Something not quite right here.

Entonox, and a lot of noise, was enough to relocate my shoulder the previous time in London. But not this time. So a general anaesthetic it was. I wasn’t out for long and when I woke I wasn’t sure that my shoulder was back together – it was, everything had relaxed enough to get it back in. It still felt sore; the disadvantage of being out when it’s put back in is that one misses out on the ecstatic moment of going from extreme pain, then “pop” and pure bliss.

A few more X-rays were taken to check on it and for me to give to a specialist back home; suddenly I was discharged with a pile of paper and I found myself slightly groggy trying to work out just how I ended up in central Hamilton and what on earth I was to do now.

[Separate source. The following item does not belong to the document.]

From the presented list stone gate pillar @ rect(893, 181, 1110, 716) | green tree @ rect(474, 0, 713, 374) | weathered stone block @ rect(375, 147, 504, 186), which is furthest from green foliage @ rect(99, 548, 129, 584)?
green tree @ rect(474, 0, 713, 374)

Standing in my cycling clothes, arm in a sling and realising I don’t really know anyone in that city was not really what I had planned for the day. Definitely an adventure of a different kind.

That’s better.

Thankfully, Dad’s cousin and his wife lives only a little out of the city. Sure, it was a couple of years since I’d seen them – what were the chances they were even home? To my surprise Liz answered the phone, to her surprise I was in need of being rescued. Nothing was too much trouble – I was fed, put-up for the night, ferried around (hospital pick-up, pharmacy run and then driven all the way back to Rotorua) and generally looked after. It was incredible and very welcome, lovely to catch up too with a lot of family news and history shared. Strange twist for the day was working out that I did my shoulder just outside Bill & Liz’s son’s farm.

Back to Rotorua sooner than I expected, Bill dropped me at my car, I had a nap for a while before Luke rode around and drove me back to his house. As my “don’t drive, operate heavy machinery or make important decisions for twenty-four hours” elapsed, I was pretty confident I could drive home left-handed. With a few stops, it was manageable and I was pleased to be home Saturday evening – facing rather different challenges than I expected for the next little while.

There started four weeks of being in a sling again and getting used to doing a lot of things one-handed. The pain eased after ten days or so and I was fairly quickly able to get good mobility back in my shoulder. The Hunt 1000 trip was canned, for this year; but having eventually got back on the bike, I quickly found another new (to me) event to sign up for. I’m still waiting for an MRI and then, I guess, deciding whether I’ll have surgery again. I’m not particularly keen on six months of rehab, and therefore no biking – but if my arm’s going to intermittently decide to be somewhere it shouldn’t be, surgery might be wise. Next year will tell…

Thanks to all that supported me through my short time of injury and incapacitation.